DATA RECORDS:
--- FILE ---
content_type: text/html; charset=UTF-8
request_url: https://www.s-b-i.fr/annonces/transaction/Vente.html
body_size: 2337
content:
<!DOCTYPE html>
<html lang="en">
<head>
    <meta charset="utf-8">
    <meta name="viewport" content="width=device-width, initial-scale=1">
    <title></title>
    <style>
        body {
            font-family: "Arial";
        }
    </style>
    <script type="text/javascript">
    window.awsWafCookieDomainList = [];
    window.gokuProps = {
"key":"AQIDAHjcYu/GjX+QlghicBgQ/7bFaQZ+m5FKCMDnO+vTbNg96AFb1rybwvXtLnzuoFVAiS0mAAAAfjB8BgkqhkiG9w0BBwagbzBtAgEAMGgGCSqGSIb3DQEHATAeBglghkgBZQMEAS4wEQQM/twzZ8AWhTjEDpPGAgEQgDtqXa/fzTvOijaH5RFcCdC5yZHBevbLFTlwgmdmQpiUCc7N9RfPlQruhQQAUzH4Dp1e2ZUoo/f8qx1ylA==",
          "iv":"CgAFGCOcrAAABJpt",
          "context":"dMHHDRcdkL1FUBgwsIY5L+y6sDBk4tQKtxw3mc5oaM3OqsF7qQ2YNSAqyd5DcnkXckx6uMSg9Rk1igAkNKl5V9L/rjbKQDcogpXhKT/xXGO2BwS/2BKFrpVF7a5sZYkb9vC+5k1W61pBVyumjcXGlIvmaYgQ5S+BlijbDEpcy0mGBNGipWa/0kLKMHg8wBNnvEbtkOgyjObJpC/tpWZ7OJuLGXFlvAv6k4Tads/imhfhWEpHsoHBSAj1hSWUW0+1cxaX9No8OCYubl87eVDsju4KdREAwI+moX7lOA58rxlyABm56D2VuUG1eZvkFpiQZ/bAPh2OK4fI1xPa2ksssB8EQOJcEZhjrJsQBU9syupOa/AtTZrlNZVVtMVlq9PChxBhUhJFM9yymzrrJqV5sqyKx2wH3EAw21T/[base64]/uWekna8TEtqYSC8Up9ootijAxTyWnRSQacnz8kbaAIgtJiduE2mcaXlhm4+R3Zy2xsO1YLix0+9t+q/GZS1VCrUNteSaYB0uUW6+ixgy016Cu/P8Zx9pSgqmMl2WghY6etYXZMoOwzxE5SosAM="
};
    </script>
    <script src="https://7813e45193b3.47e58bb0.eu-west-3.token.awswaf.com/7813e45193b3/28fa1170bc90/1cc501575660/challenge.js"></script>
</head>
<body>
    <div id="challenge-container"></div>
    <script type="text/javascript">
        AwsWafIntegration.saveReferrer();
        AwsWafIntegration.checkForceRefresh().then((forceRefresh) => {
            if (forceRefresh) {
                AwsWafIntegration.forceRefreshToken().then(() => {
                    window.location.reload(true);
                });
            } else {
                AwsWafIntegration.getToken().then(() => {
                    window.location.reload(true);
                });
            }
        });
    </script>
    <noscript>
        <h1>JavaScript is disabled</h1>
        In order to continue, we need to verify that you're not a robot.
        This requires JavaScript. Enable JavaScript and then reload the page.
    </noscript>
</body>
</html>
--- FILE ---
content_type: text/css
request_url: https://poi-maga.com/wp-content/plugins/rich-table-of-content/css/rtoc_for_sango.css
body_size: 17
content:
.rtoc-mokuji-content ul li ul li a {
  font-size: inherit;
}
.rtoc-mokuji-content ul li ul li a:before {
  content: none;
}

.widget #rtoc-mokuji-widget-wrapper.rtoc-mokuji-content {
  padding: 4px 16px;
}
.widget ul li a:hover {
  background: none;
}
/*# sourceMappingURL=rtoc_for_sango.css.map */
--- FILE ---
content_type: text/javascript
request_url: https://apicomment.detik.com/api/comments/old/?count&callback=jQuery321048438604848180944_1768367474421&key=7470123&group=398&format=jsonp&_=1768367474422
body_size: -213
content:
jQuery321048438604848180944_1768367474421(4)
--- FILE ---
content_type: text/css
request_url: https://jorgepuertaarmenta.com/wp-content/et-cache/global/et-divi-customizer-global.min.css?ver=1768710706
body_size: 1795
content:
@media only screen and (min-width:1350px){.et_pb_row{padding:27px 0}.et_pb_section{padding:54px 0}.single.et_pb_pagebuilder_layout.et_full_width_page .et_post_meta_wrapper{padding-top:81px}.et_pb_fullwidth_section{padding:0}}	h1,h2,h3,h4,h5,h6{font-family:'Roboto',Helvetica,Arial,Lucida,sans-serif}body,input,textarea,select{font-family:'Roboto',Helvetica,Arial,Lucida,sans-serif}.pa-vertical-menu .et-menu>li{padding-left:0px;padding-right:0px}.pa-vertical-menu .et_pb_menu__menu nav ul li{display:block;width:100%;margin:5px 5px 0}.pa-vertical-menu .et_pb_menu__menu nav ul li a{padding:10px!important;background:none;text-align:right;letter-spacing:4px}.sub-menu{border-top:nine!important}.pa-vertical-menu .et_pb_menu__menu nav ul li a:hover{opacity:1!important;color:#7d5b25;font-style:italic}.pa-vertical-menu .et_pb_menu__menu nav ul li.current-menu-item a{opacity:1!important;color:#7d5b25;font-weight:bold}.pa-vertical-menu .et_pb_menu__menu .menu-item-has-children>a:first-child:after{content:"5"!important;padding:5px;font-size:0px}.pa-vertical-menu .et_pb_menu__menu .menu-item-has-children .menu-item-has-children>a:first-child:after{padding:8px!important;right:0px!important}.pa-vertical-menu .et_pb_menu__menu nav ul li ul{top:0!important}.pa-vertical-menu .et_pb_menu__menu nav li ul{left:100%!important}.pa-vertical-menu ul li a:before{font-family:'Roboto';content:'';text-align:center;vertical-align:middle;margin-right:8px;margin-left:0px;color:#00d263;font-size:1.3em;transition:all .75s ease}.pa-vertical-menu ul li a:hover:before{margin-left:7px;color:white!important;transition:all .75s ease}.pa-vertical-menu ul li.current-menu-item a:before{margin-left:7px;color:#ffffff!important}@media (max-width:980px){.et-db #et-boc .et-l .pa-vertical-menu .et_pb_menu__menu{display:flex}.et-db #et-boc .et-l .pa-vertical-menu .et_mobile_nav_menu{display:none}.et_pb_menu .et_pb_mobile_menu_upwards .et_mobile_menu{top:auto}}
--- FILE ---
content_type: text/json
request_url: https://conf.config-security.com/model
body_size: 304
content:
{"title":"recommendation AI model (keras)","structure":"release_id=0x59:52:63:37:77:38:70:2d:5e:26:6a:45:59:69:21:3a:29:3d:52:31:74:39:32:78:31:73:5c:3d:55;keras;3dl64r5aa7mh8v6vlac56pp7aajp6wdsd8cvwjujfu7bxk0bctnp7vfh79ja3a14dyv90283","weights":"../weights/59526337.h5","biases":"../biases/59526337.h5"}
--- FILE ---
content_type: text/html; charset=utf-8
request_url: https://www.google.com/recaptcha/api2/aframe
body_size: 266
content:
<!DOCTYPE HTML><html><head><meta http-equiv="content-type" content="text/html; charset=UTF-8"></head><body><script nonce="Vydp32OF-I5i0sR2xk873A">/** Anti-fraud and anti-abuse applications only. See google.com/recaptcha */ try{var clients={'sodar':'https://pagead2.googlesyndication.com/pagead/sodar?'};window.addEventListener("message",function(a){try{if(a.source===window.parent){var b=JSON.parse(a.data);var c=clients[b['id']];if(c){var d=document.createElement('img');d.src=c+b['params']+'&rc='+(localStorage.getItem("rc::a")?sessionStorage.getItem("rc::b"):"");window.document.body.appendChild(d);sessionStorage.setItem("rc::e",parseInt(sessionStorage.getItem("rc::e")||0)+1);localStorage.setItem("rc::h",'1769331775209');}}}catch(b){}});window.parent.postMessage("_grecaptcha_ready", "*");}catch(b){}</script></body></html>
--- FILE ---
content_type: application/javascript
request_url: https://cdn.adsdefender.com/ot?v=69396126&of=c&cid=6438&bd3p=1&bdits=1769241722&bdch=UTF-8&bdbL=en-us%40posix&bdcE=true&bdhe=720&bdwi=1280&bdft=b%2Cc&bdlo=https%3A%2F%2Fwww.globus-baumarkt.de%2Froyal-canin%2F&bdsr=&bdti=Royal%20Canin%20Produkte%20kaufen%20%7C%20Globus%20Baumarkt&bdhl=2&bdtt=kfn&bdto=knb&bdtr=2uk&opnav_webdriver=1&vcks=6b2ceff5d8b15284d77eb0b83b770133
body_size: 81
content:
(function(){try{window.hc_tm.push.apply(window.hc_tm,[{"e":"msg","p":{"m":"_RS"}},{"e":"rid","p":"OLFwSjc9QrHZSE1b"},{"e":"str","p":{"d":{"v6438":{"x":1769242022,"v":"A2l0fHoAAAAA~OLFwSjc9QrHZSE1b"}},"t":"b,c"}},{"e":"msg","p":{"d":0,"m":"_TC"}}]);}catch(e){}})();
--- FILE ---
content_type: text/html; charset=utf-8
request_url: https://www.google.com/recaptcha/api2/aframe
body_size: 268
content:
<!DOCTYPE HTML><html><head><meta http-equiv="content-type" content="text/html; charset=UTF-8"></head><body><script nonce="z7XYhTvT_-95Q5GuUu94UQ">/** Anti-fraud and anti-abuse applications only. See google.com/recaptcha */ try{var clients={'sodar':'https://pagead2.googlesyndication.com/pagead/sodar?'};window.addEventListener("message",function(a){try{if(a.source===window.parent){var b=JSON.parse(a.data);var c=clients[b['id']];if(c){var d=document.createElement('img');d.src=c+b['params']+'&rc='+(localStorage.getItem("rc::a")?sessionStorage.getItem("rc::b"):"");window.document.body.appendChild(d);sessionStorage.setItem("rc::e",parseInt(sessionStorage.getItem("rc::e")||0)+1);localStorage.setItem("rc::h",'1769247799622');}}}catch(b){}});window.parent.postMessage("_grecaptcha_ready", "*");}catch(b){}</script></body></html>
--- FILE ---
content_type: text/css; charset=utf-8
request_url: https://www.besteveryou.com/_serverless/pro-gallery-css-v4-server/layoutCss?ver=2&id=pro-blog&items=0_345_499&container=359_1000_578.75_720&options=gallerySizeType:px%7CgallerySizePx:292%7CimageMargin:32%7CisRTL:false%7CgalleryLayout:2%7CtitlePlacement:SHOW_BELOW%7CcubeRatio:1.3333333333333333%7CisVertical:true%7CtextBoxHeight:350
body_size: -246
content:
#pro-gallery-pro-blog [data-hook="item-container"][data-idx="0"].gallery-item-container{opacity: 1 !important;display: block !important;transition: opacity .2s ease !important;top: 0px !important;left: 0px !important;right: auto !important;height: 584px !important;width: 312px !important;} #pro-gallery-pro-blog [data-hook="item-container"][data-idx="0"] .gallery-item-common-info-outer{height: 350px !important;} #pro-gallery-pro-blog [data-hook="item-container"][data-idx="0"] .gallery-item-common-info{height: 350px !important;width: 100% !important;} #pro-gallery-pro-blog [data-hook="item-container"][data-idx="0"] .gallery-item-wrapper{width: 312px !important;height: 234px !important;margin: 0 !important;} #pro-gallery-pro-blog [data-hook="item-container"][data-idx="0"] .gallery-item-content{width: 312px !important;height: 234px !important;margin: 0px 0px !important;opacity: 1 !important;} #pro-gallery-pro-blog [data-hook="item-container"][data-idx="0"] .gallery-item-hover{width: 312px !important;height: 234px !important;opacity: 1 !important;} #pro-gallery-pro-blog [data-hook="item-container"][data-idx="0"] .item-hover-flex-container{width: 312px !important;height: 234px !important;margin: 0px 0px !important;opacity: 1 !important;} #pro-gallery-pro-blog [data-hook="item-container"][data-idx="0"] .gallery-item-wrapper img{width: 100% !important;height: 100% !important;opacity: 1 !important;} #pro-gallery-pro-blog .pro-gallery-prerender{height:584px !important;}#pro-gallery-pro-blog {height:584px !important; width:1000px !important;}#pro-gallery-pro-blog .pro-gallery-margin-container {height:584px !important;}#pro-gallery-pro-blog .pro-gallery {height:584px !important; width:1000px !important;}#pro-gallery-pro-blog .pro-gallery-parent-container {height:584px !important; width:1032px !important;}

BRIEF: Please say how many lines in the records above contain the string "widget", giving no other words.

RESPONSE BOX: 2